▸ **Instruksi yang Diberikan 1**
Tentukan apakah setiap pernyataan berikut sesuai dengan kutipan tentang syariat Islam di Mesir: (a) Mesir memperoleh kemerdekaan di bidang administrasi hukum dan keadilan pada 1874; (b) konstitusi yang disusun Raja Fuad diundangkan pada Juli 1952; (c) pasal 13 konstitusi 1923 menjamin kebebasan beribadah. Jawab ya atau tidak untuk masing-masing, disertai kutipan persis dari teks yang menjadi penentunya.
▸ **Instruksi yang Diberikan 2**
Menurut kutipan tentang syariat Islam di Mesir, pasal mana dalam konstitusi 1923 yang memuat jaminan kebebasan beragama?
▸ **Instruksi yang Diberikan 3**
Ringkaslah kutipan tentang syariat Islam di Mesir dalam dua kalimat.

Syariat Islam di Mesir

Syariat Islam di Mesir

Mesir adalah negara berpenduduk kurang lebih 70 juta jiwa, mendapatkan kemerdekaan dari imperium Turki Usmani di bidang administrasi hukum dan keadilan pada 1874. Menjelang pembubaran khalifahan Usmani, Raja Fuad dari Mesir menyusun konstitusi yang kemudian diundangkan pada April 1923. Dalam pasal 149 konsitusi 1923 menyatakan “Islam sebagai agama negara dan bahasa Arab adalah bahasa resmi. Dalam pasal 12 berisi jaminan kebebasan beragama, dan pasal 13 memberikan jaminan kebebasan beribadah. Kemudian dalam konstitusi 1956, setelah Raja Fuad digulingkan oleh kaum republikan pada tanggal 23 Juli 1952, Islam kembali ditegaskan sebagai agama negara dan bahasa Arab bahasa resmi. Konstitusi yang diunadangkan sekarang yaitu tanggal 11 September 1971, kembali dinyatakan hal serupa.

▸ **Materi yang Ditampilkan**
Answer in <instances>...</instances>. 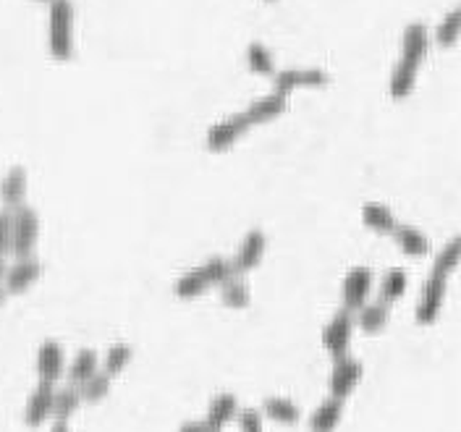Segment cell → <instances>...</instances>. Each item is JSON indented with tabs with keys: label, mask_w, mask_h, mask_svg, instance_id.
<instances>
[{
	"label": "cell",
	"mask_w": 461,
	"mask_h": 432,
	"mask_svg": "<svg viewBox=\"0 0 461 432\" xmlns=\"http://www.w3.org/2000/svg\"><path fill=\"white\" fill-rule=\"evenodd\" d=\"M391 236H394V241L399 244V249L406 257H425V255H430V239L419 228H414V225L399 223Z\"/></svg>",
	"instance_id": "cell-20"
},
{
	"label": "cell",
	"mask_w": 461,
	"mask_h": 432,
	"mask_svg": "<svg viewBox=\"0 0 461 432\" xmlns=\"http://www.w3.org/2000/svg\"><path fill=\"white\" fill-rule=\"evenodd\" d=\"M406 286H409V275L402 268H391L380 278V302L383 304H394L399 302L403 294H406Z\"/></svg>",
	"instance_id": "cell-29"
},
{
	"label": "cell",
	"mask_w": 461,
	"mask_h": 432,
	"mask_svg": "<svg viewBox=\"0 0 461 432\" xmlns=\"http://www.w3.org/2000/svg\"><path fill=\"white\" fill-rule=\"evenodd\" d=\"M178 432H210V430L205 428V422H202V420H197V422H184Z\"/></svg>",
	"instance_id": "cell-35"
},
{
	"label": "cell",
	"mask_w": 461,
	"mask_h": 432,
	"mask_svg": "<svg viewBox=\"0 0 461 432\" xmlns=\"http://www.w3.org/2000/svg\"><path fill=\"white\" fill-rule=\"evenodd\" d=\"M372 286H375V272L370 271L367 265H356V268L346 272L344 286H341L344 310L356 312L359 307H364L370 294H372Z\"/></svg>",
	"instance_id": "cell-7"
},
{
	"label": "cell",
	"mask_w": 461,
	"mask_h": 432,
	"mask_svg": "<svg viewBox=\"0 0 461 432\" xmlns=\"http://www.w3.org/2000/svg\"><path fill=\"white\" fill-rule=\"evenodd\" d=\"M249 129H252V123L246 121V115L244 113H236V115H230L226 121L215 123L207 131L205 145H207L210 153H226L229 147H233V142H238Z\"/></svg>",
	"instance_id": "cell-9"
},
{
	"label": "cell",
	"mask_w": 461,
	"mask_h": 432,
	"mask_svg": "<svg viewBox=\"0 0 461 432\" xmlns=\"http://www.w3.org/2000/svg\"><path fill=\"white\" fill-rule=\"evenodd\" d=\"M362 223L370 228V231H375V233H383V236H391L394 233V228L399 225V220L396 216L391 213V208H386V205H364L362 208Z\"/></svg>",
	"instance_id": "cell-26"
},
{
	"label": "cell",
	"mask_w": 461,
	"mask_h": 432,
	"mask_svg": "<svg viewBox=\"0 0 461 432\" xmlns=\"http://www.w3.org/2000/svg\"><path fill=\"white\" fill-rule=\"evenodd\" d=\"M131 359H134V346L126 343V341H115L108 346L105 357L100 359V373H105L108 378H115L129 367Z\"/></svg>",
	"instance_id": "cell-23"
},
{
	"label": "cell",
	"mask_w": 461,
	"mask_h": 432,
	"mask_svg": "<svg viewBox=\"0 0 461 432\" xmlns=\"http://www.w3.org/2000/svg\"><path fill=\"white\" fill-rule=\"evenodd\" d=\"M51 5V35L48 45L56 60H71L74 55V3L53 0Z\"/></svg>",
	"instance_id": "cell-2"
},
{
	"label": "cell",
	"mask_w": 461,
	"mask_h": 432,
	"mask_svg": "<svg viewBox=\"0 0 461 432\" xmlns=\"http://www.w3.org/2000/svg\"><path fill=\"white\" fill-rule=\"evenodd\" d=\"M273 82H276V92L291 95L293 90H301V87H328L331 74L323 68H284L273 74Z\"/></svg>",
	"instance_id": "cell-10"
},
{
	"label": "cell",
	"mask_w": 461,
	"mask_h": 432,
	"mask_svg": "<svg viewBox=\"0 0 461 432\" xmlns=\"http://www.w3.org/2000/svg\"><path fill=\"white\" fill-rule=\"evenodd\" d=\"M241 412V404H238V396L230 393V390H223L218 396H213L210 406H207V414H205V428L210 432H223L226 425H230Z\"/></svg>",
	"instance_id": "cell-14"
},
{
	"label": "cell",
	"mask_w": 461,
	"mask_h": 432,
	"mask_svg": "<svg viewBox=\"0 0 461 432\" xmlns=\"http://www.w3.org/2000/svg\"><path fill=\"white\" fill-rule=\"evenodd\" d=\"M286 108L288 95H284V92H273V95H268V98L254 100L249 108L244 110V115H246V121L254 126V123H268V121L278 118L281 113H286Z\"/></svg>",
	"instance_id": "cell-19"
},
{
	"label": "cell",
	"mask_w": 461,
	"mask_h": 432,
	"mask_svg": "<svg viewBox=\"0 0 461 432\" xmlns=\"http://www.w3.org/2000/svg\"><path fill=\"white\" fill-rule=\"evenodd\" d=\"M236 422L241 432H265V417L260 414V409H241Z\"/></svg>",
	"instance_id": "cell-33"
},
{
	"label": "cell",
	"mask_w": 461,
	"mask_h": 432,
	"mask_svg": "<svg viewBox=\"0 0 461 432\" xmlns=\"http://www.w3.org/2000/svg\"><path fill=\"white\" fill-rule=\"evenodd\" d=\"M230 260L226 257H213L202 265H197L194 271L184 272L176 283H173V296L176 299H197L205 291H210L213 286H221L226 278H230Z\"/></svg>",
	"instance_id": "cell-1"
},
{
	"label": "cell",
	"mask_w": 461,
	"mask_h": 432,
	"mask_svg": "<svg viewBox=\"0 0 461 432\" xmlns=\"http://www.w3.org/2000/svg\"><path fill=\"white\" fill-rule=\"evenodd\" d=\"M51 432H71V430H68V422H53Z\"/></svg>",
	"instance_id": "cell-36"
},
{
	"label": "cell",
	"mask_w": 461,
	"mask_h": 432,
	"mask_svg": "<svg viewBox=\"0 0 461 432\" xmlns=\"http://www.w3.org/2000/svg\"><path fill=\"white\" fill-rule=\"evenodd\" d=\"M40 239V216L35 208L21 205L11 210V255L16 260L35 257V247Z\"/></svg>",
	"instance_id": "cell-3"
},
{
	"label": "cell",
	"mask_w": 461,
	"mask_h": 432,
	"mask_svg": "<svg viewBox=\"0 0 461 432\" xmlns=\"http://www.w3.org/2000/svg\"><path fill=\"white\" fill-rule=\"evenodd\" d=\"M66 373V354H63V346L48 338L40 343L37 349V378L40 382H48V385H56L58 380L63 378Z\"/></svg>",
	"instance_id": "cell-13"
},
{
	"label": "cell",
	"mask_w": 461,
	"mask_h": 432,
	"mask_svg": "<svg viewBox=\"0 0 461 432\" xmlns=\"http://www.w3.org/2000/svg\"><path fill=\"white\" fill-rule=\"evenodd\" d=\"M265 3H276V0H265Z\"/></svg>",
	"instance_id": "cell-40"
},
{
	"label": "cell",
	"mask_w": 461,
	"mask_h": 432,
	"mask_svg": "<svg viewBox=\"0 0 461 432\" xmlns=\"http://www.w3.org/2000/svg\"><path fill=\"white\" fill-rule=\"evenodd\" d=\"M43 3H53V0H43Z\"/></svg>",
	"instance_id": "cell-39"
},
{
	"label": "cell",
	"mask_w": 461,
	"mask_h": 432,
	"mask_svg": "<svg viewBox=\"0 0 461 432\" xmlns=\"http://www.w3.org/2000/svg\"><path fill=\"white\" fill-rule=\"evenodd\" d=\"M98 373H100V354L95 349H79L76 357L68 362L63 375L68 378V385L82 388L87 380L92 378V375H98Z\"/></svg>",
	"instance_id": "cell-18"
},
{
	"label": "cell",
	"mask_w": 461,
	"mask_h": 432,
	"mask_svg": "<svg viewBox=\"0 0 461 432\" xmlns=\"http://www.w3.org/2000/svg\"><path fill=\"white\" fill-rule=\"evenodd\" d=\"M354 312H348V310H339L328 325L323 327V346H325V351L333 357V359H341L348 354V346H351V335H354Z\"/></svg>",
	"instance_id": "cell-4"
},
{
	"label": "cell",
	"mask_w": 461,
	"mask_h": 432,
	"mask_svg": "<svg viewBox=\"0 0 461 432\" xmlns=\"http://www.w3.org/2000/svg\"><path fill=\"white\" fill-rule=\"evenodd\" d=\"M246 66L254 71V74H265V76H273L276 74V60L268 45L262 43H249L246 45Z\"/></svg>",
	"instance_id": "cell-30"
},
{
	"label": "cell",
	"mask_w": 461,
	"mask_h": 432,
	"mask_svg": "<svg viewBox=\"0 0 461 432\" xmlns=\"http://www.w3.org/2000/svg\"><path fill=\"white\" fill-rule=\"evenodd\" d=\"M111 385H113V378H108L105 373H98V375H92V378L87 380L82 388H79V393H82V401L84 404H100L103 398H108V393H111Z\"/></svg>",
	"instance_id": "cell-32"
},
{
	"label": "cell",
	"mask_w": 461,
	"mask_h": 432,
	"mask_svg": "<svg viewBox=\"0 0 461 432\" xmlns=\"http://www.w3.org/2000/svg\"><path fill=\"white\" fill-rule=\"evenodd\" d=\"M341 420H344V401L328 396L325 401H320L312 409L307 428H309V432H333L341 425Z\"/></svg>",
	"instance_id": "cell-17"
},
{
	"label": "cell",
	"mask_w": 461,
	"mask_h": 432,
	"mask_svg": "<svg viewBox=\"0 0 461 432\" xmlns=\"http://www.w3.org/2000/svg\"><path fill=\"white\" fill-rule=\"evenodd\" d=\"M427 48H430V32L425 24L414 21V24H406L402 37V60L411 63V66H422L425 55H427Z\"/></svg>",
	"instance_id": "cell-16"
},
{
	"label": "cell",
	"mask_w": 461,
	"mask_h": 432,
	"mask_svg": "<svg viewBox=\"0 0 461 432\" xmlns=\"http://www.w3.org/2000/svg\"><path fill=\"white\" fill-rule=\"evenodd\" d=\"M388 318H391V304H383L380 299L378 302H367L364 307L356 310V318H354V325H359L362 333H380L386 325H388Z\"/></svg>",
	"instance_id": "cell-22"
},
{
	"label": "cell",
	"mask_w": 461,
	"mask_h": 432,
	"mask_svg": "<svg viewBox=\"0 0 461 432\" xmlns=\"http://www.w3.org/2000/svg\"><path fill=\"white\" fill-rule=\"evenodd\" d=\"M43 275V263L37 257H24L16 260L11 268H5L3 278V291L5 294H24L29 286H35Z\"/></svg>",
	"instance_id": "cell-12"
},
{
	"label": "cell",
	"mask_w": 461,
	"mask_h": 432,
	"mask_svg": "<svg viewBox=\"0 0 461 432\" xmlns=\"http://www.w3.org/2000/svg\"><path fill=\"white\" fill-rule=\"evenodd\" d=\"M260 414L265 417V420H273V422H278V425H296L299 420H301V409L286 398V396H268L265 401H262V409H260Z\"/></svg>",
	"instance_id": "cell-21"
},
{
	"label": "cell",
	"mask_w": 461,
	"mask_h": 432,
	"mask_svg": "<svg viewBox=\"0 0 461 432\" xmlns=\"http://www.w3.org/2000/svg\"><path fill=\"white\" fill-rule=\"evenodd\" d=\"M82 404H84V401H82L79 388H74V385L60 388V390L53 393V420H56V422H68V420L79 412Z\"/></svg>",
	"instance_id": "cell-27"
},
{
	"label": "cell",
	"mask_w": 461,
	"mask_h": 432,
	"mask_svg": "<svg viewBox=\"0 0 461 432\" xmlns=\"http://www.w3.org/2000/svg\"><path fill=\"white\" fill-rule=\"evenodd\" d=\"M446 283L443 278L430 275L422 286V294L417 299V310H414V320L419 325H433L438 320L441 310H443V299H446Z\"/></svg>",
	"instance_id": "cell-8"
},
{
	"label": "cell",
	"mask_w": 461,
	"mask_h": 432,
	"mask_svg": "<svg viewBox=\"0 0 461 432\" xmlns=\"http://www.w3.org/2000/svg\"><path fill=\"white\" fill-rule=\"evenodd\" d=\"M3 278H5V263L0 260V286H3Z\"/></svg>",
	"instance_id": "cell-37"
},
{
	"label": "cell",
	"mask_w": 461,
	"mask_h": 432,
	"mask_svg": "<svg viewBox=\"0 0 461 432\" xmlns=\"http://www.w3.org/2000/svg\"><path fill=\"white\" fill-rule=\"evenodd\" d=\"M459 260H461V239L459 236H454L438 255H435V260H433V272L430 275H435V278H443V280H449V275L459 268Z\"/></svg>",
	"instance_id": "cell-28"
},
{
	"label": "cell",
	"mask_w": 461,
	"mask_h": 432,
	"mask_svg": "<svg viewBox=\"0 0 461 432\" xmlns=\"http://www.w3.org/2000/svg\"><path fill=\"white\" fill-rule=\"evenodd\" d=\"M265 252H268V233H265L262 228L246 231L244 239H241V244H238L236 257L230 260V271H233V275H246L249 271H254V268L262 263Z\"/></svg>",
	"instance_id": "cell-6"
},
{
	"label": "cell",
	"mask_w": 461,
	"mask_h": 432,
	"mask_svg": "<svg viewBox=\"0 0 461 432\" xmlns=\"http://www.w3.org/2000/svg\"><path fill=\"white\" fill-rule=\"evenodd\" d=\"M459 32H461V11L454 8L435 29V43L441 48H454L459 43Z\"/></svg>",
	"instance_id": "cell-31"
},
{
	"label": "cell",
	"mask_w": 461,
	"mask_h": 432,
	"mask_svg": "<svg viewBox=\"0 0 461 432\" xmlns=\"http://www.w3.org/2000/svg\"><path fill=\"white\" fill-rule=\"evenodd\" d=\"M417 71H419V68L411 66V63H406V60H399V63L394 66L391 82H388V92H391L394 100H403V98L411 95V90H414V84H417Z\"/></svg>",
	"instance_id": "cell-25"
},
{
	"label": "cell",
	"mask_w": 461,
	"mask_h": 432,
	"mask_svg": "<svg viewBox=\"0 0 461 432\" xmlns=\"http://www.w3.org/2000/svg\"><path fill=\"white\" fill-rule=\"evenodd\" d=\"M27 186H29V181H27V168L13 165V168L3 176V181H0V202H3V210H16V208L27 205V202H24V200H27Z\"/></svg>",
	"instance_id": "cell-15"
},
{
	"label": "cell",
	"mask_w": 461,
	"mask_h": 432,
	"mask_svg": "<svg viewBox=\"0 0 461 432\" xmlns=\"http://www.w3.org/2000/svg\"><path fill=\"white\" fill-rule=\"evenodd\" d=\"M5 296H8V294H5V291H3V286H0V307H3V302H5Z\"/></svg>",
	"instance_id": "cell-38"
},
{
	"label": "cell",
	"mask_w": 461,
	"mask_h": 432,
	"mask_svg": "<svg viewBox=\"0 0 461 432\" xmlns=\"http://www.w3.org/2000/svg\"><path fill=\"white\" fill-rule=\"evenodd\" d=\"M362 375H364V365L359 359H354L351 354H346L341 359H333V370H331V378H328L331 398L346 401L354 393V388L359 385Z\"/></svg>",
	"instance_id": "cell-5"
},
{
	"label": "cell",
	"mask_w": 461,
	"mask_h": 432,
	"mask_svg": "<svg viewBox=\"0 0 461 432\" xmlns=\"http://www.w3.org/2000/svg\"><path fill=\"white\" fill-rule=\"evenodd\" d=\"M53 393H56V385L37 382V388L29 393V398L24 404V425L27 428H40L53 417Z\"/></svg>",
	"instance_id": "cell-11"
},
{
	"label": "cell",
	"mask_w": 461,
	"mask_h": 432,
	"mask_svg": "<svg viewBox=\"0 0 461 432\" xmlns=\"http://www.w3.org/2000/svg\"><path fill=\"white\" fill-rule=\"evenodd\" d=\"M11 255V210H0V260Z\"/></svg>",
	"instance_id": "cell-34"
},
{
	"label": "cell",
	"mask_w": 461,
	"mask_h": 432,
	"mask_svg": "<svg viewBox=\"0 0 461 432\" xmlns=\"http://www.w3.org/2000/svg\"><path fill=\"white\" fill-rule=\"evenodd\" d=\"M218 288H221V302L230 310H244L252 302V291H249V283L244 280V275H230Z\"/></svg>",
	"instance_id": "cell-24"
}]
</instances>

▸ **Jawaban Lengkap 1**
(a) Ya: "mendapatkan kemerdekaan dari imperium Turki Usmani di bidang administrasi hukum dan keadilan pada 1874"
(b) Tidak: "menyusun konstitusi yang kemudian diundangkan pada April 1923"
(c) Ya: "pasal 13 memberikan jaminan kebebasan beribadah"

▸ **Jawaban Lengkap 2**
Pasal 12.

▸ **Jawaban Lengkap 3**
Mesir memperoleh kemerdekaan dari Turki Usmani di bidang administrasi hukum dan keadilan pada 1874, lalu konstitusi 1923 yang disusun Raja Fuad menetapkan Islam sebagai agama negara dan bahasa Arab sebagai bahasa resmi. Ketetapan yang sama kembali ditegaskan dalam konstitusi 1956 dan dalam konstitusi yang diundangkan pada 11 September 1971.